**WHAT YOU ARE ASKED TO DO:** Identify and copy all lines of the material where the string "javascript" is found.

**TASK INPUTS:**
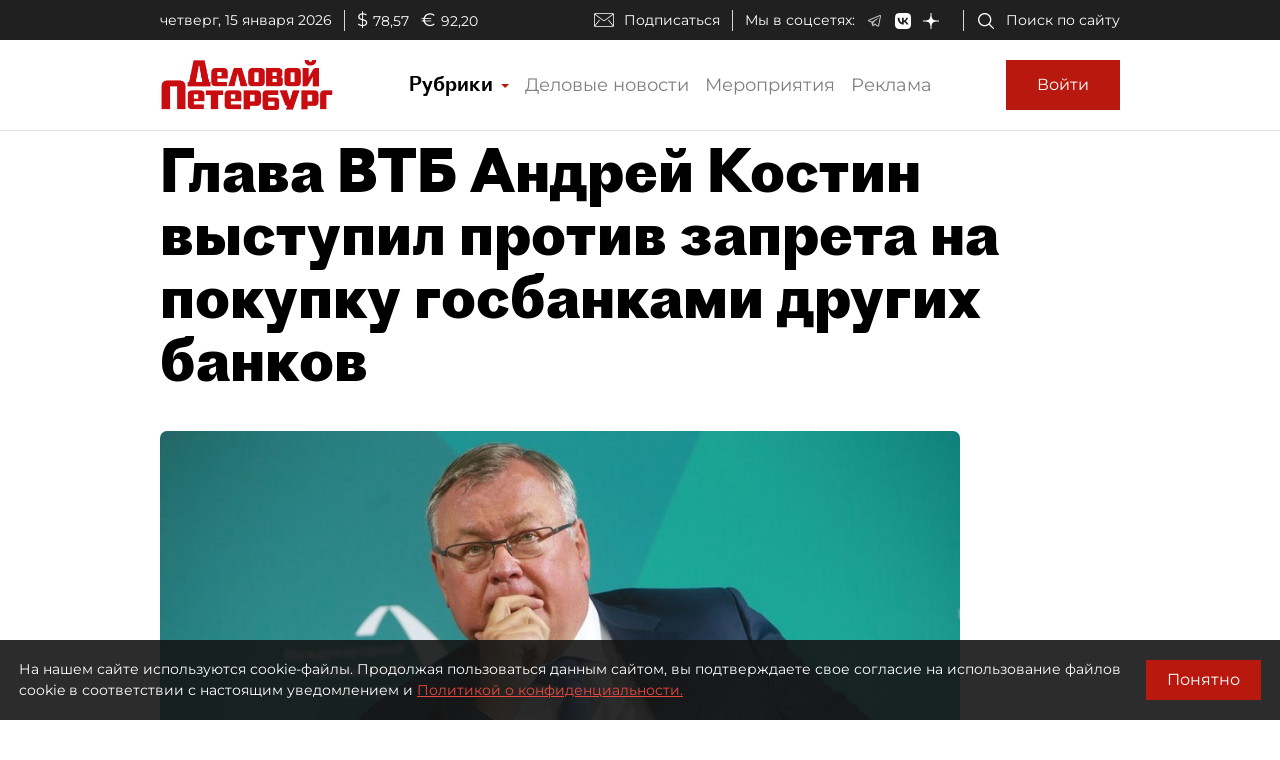

--- FILE ---
content_type: application/javascript
request_url: https://smi2.ru/counter/settings?payload=COmNAxia7Z_-uzM6JGQ5MTA0ZDBkLTNiZGItNGVmNi1hOTIxLTc2ZDkxYzY3N2E3OQ&cb=_callbacks____0mkewxz30
body_size: 1511
content:
_callbacks____0mkewxz30("[base64]");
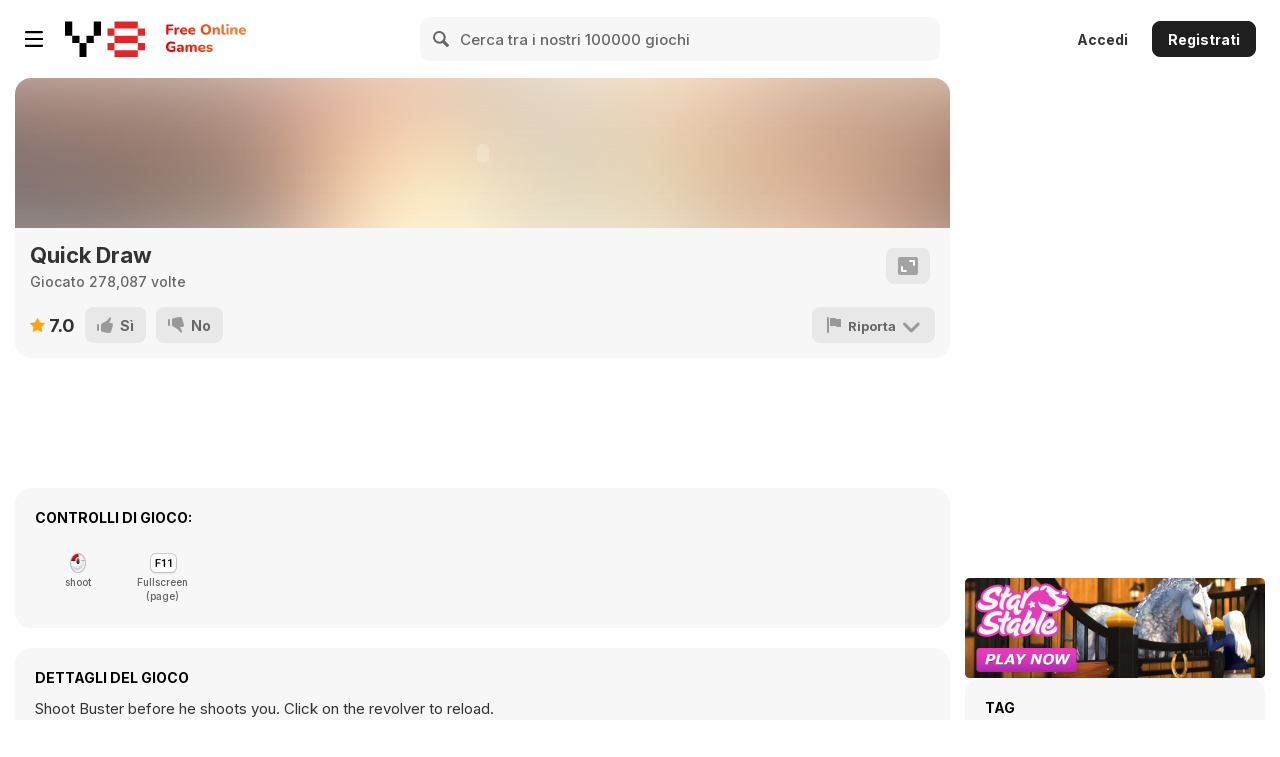

--- FILE ---
content_type: image/svg+xml
request_url: https://img.y8.com/assets/svg/maximize-v2-hover-49a55803d20b8afd79162fab4c48e1e9eea6cd621ca8e213ed00ab6562b0a14d.svg
body_size: 238
content:
<svg xmlns="http://www.w3.org/2000/svg" xmlns:xlink="http://www.w3.org/1999/xlink" width="24" height="24"><defs><filter x="-25%" y="-25%" width="150%" height="150%" id="A"><feMorphology radius=".5" operator="dilate" in="SourceAlpha"/><feOffset/><feColorMatrix values="0 0 0 0 0 0 0 0 0 0 0 0 0 0 0 0 0 0 0.1 0"/></filter><path d="M19 7v4a1 1 0 01-2 0V8h-3a1 1 0 010-2h4a1 1 0 011 1z" id="B"/><path d="M5 17v-4a1 1 0 012 0v3h3a1 1 0 010 2H6a1 1 0 01-1-1z" id="C"/></defs><g fill-rule="evenodd"><g fill="#000"><rect fill-opacity=".504" x="2" y="3" width="20" height="18" rx="2"/><use filter="url(#A)" xlink:href="#B"/></g><use fill="#fff" xlink:href="#B"/><use fill="#000" filter="url(#A)" xlink:href="#C"/><use fill="#fff" xlink:href="#C"/></g></svg>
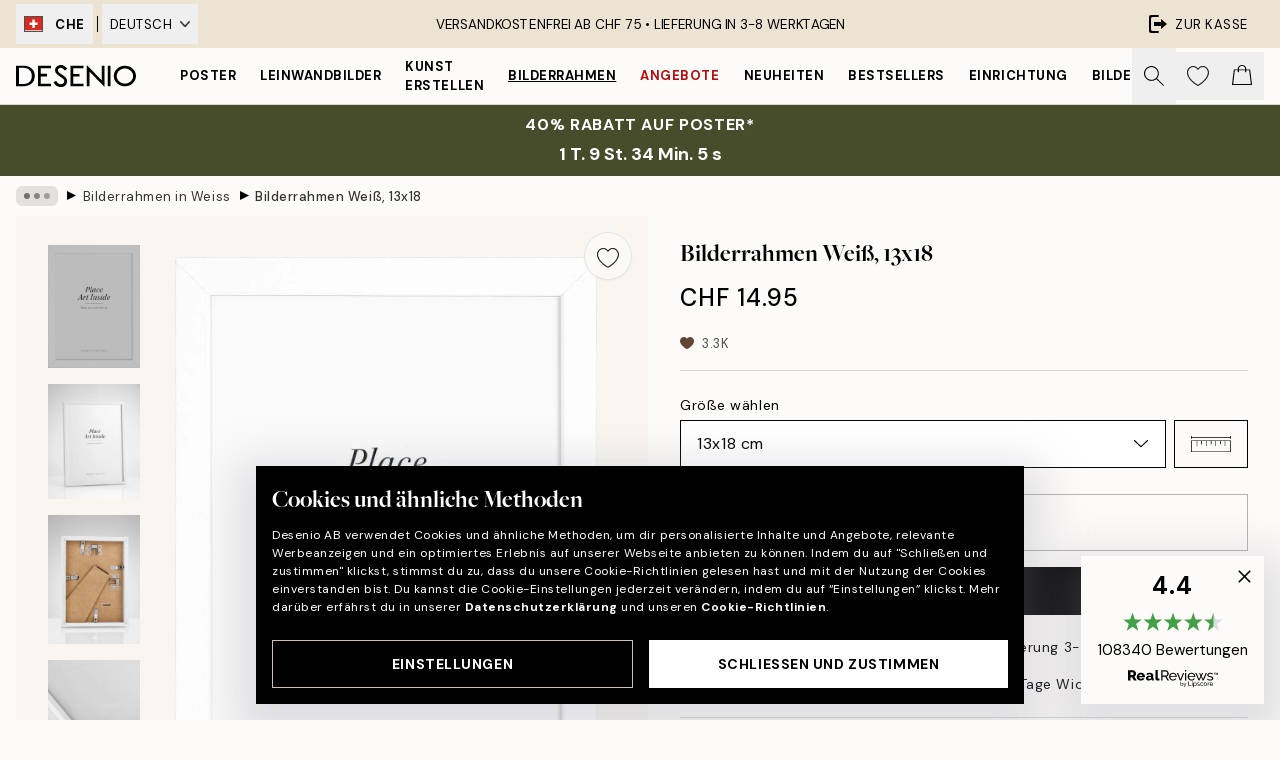

--- FILE ---
content_type: application/javascript; charset=utf-8
request_url: https://desenio.ch/_next/static/chunks/2816.40734772588e7ef0.js
body_size: 1722
content:
try{let e="undefined"!=typeof window?window:"undefined"!=typeof global?global:"undefined"!=typeof globalThis?globalThis:"undefined"!=typeof self?self:{},n=(new e.Error).stack;n&&(e._sentryDebugIds=e._sentryDebugIds||{},e._sentryDebugIds[n]="561f78f9-33ff-4541-b75f-6dbf1a17f113",e._sentryDebugIdIdentifier="sentry-dbid-561f78f9-33ff-4541-b75f-6dbf1a17f113")}catch(e){}"use strict";(self.webpackChunk_N_E=self.webpackChunk_N_E||[]).push([[2816],{14342:function(e,n){n.Z={src:"/_next/static/media/info.5280508a.svg",height:500,width:500,blurWidth:0,blurHeight:0}},43985:function(e,n,t){t.d(n,{C:function(){return f}});var i=t(52322),l=t(96577),r=t.n(l),s=t(74149),o=t(77732),a=t(12251),c=t(81534),d=t(22801),u=t(48423);function f(e){var n,t;let{checked:l,borderColor:f="black",bgColor:h="#000",innerRef:b,name:m,id:x,label:v,hint:p,errors:g,rules:y,required:j=!1,disabled:k=!1,__methods__:w={},styles:N,...C}=e,I=(0,d.P)(),{__register__:S,__watch__:_,__rules__:D}=w,P=(0,s.M)("input-checkbox");x=x||P,!j&&Array.isArray(g)&&(null==g?void 0:g.length)&&console.warn('To display "errors" in <SCInputCheckbox />, please set "required" to true.');let T=_&&_(m),q=!!(g&&g.filter(Boolean).length||D&&D[m]),A=!!p;return(0,i.jsx)(c.oq,{id:x,disabled:k,inputSlot:(0,i.jsxs)("div",{className:"flex items-center max-w-full",children:[(0,i.jsxs)("div",{className:(0,o.tw)("relative flex flex-center border shrink-0 grow-0 w-5 h-5",null==N?void 0:N.checkbox),style:{borderColor:T||l?h:f,backgroundColor:T||l?h:void 0},children:[(0,i.jsx)("input",{ref:b,id:x,name:m,type:"checkbox","aria-describedby":q?"".concat(x,"-error"):A&&"".concat(x,"-hint")||void 0,checked:null!==(t=null!=T?T:l)&&void 0!==t?t:void 0,...S&&S(m,j&&{required:!k&&{value:j,message:I["input.required"]}}),...C,className:"absolute w-full h-full appearance-none cursor-pointer"}),(0,i.jsx)("div",{className:(0,o.tw)("pointer-events-none pt-[0.15rem]",T||l?"#fff"===(0,a.c)(h,"#000")&&"invert":"hidden"),children:(0,i.jsx)(r(),{src:u.Z,alt:"Check icon","aria-hidden":"true",height:12,width:12})})]}),(0,i.jsx)("label",{htmlFor:x,className:null==N?void 0:N.label,children:v})]}),infoSlot:j&&q?(0,i.jsx)(c.xe,{id:"".concat(x,"-error"),message:g||D&&(null===(n=D[m])||void 0===n?void 0:n.message),className:null==N?void 0:N.error}):A&&(0,i.jsx)(c.b8,{id:"".concat(x,"-hint"),message:p,className:null==N?void 0:N.hint}),styles:{container:null==N?void 0:N.container,label:"hidden",inputSlot:null==N?void 0:N.inputSlot,infoSlot:null==N?void 0:N.infoSlot}})}},52383:function(e,n,t){t.d(n,{o2:function(){return a}});var i=t(52322),l=t(34869),r=t(43985);let s={checkbox:"rounded-sm",label:"ps-3 text-sm",error:"text-urgent text-sm ms-8",hint:"ms-8 text-sm text-black/50",infoSlot:"min-h-[1.5rem] items-center justify-start"},o={bgColor:"#000",borderColor:"black"},a=e=>{let{styles:n,...t}=e,a=(0,l.T)(s,n);return(0,i.jsx)(r.C,{...o,styles:a,...t})}},42816:function(e,n,t){t.r(n),t.d(n,{ProductAccessory:function(){return h}});var i=t(52322),l=t(25237),r=t.n(l),s=t(96577),o=t.n(s),a=t(71758),c=t(29251),d=t(52383),u=t(14342);let f=r()(()=>t.e(3451).then(t.bind(t,43451)).then(e=>e.Tooltip),{loadableGenerated:{webpack:()=>[43451]}}),h=e=>{let{id:n,product:t,checked:l,onChange:r,tooltipText:s,icon:h,iconSize:b=15}=e,m=(0,a.a)(375);return(0,i.jsx)("div",{id:null!=n?n:void 0,className:"mb-4 last:mb-0",children:(0,i.jsx)(d.o2,{checked:l,name:t.title,onChange:r,styles:{infoSlot:"hidden"},label:(0,i.jsxs)("div",{className:"flex items-center",children:[h&&(0,i.jsx)("div",{className:"flex-center me-3 flex",children:(0,i.jsx)(o(),{src:h,width:b,height:b,alt:"Icon","aria-hidden":"true"})}),(0,i.jsx)("span",{className:"me-2 cursor-pointer font-body",children:t.title}),"(+",(0,i.jsx)(c.z,{id:void 0,price:t.price,campaignPrice:t.campaignPrice,categoryIDs:"accessory-framing-service"===n?[484]:t.categoryIDs,showOnlyPrice:!0,styles:{container:"text-sm"}}),")",s&&(0,i.jsx)(f,{text:s,position:"top",translate:m?void 0:"-25%",click:!0,hover:!0,children:(0,i.jsx)("div",{className:"flex-center ms-2 flex",children:(0,i.jsx)(o(),{src:u.Z,alt:"Info icon",height:15,width:15,"aria-hidden":"true"})})})]})},t.combinationID)})}}}]);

**ANSWER SPACE:**
content_type: application/javascript
content_type: application/javascript; charset=utf-8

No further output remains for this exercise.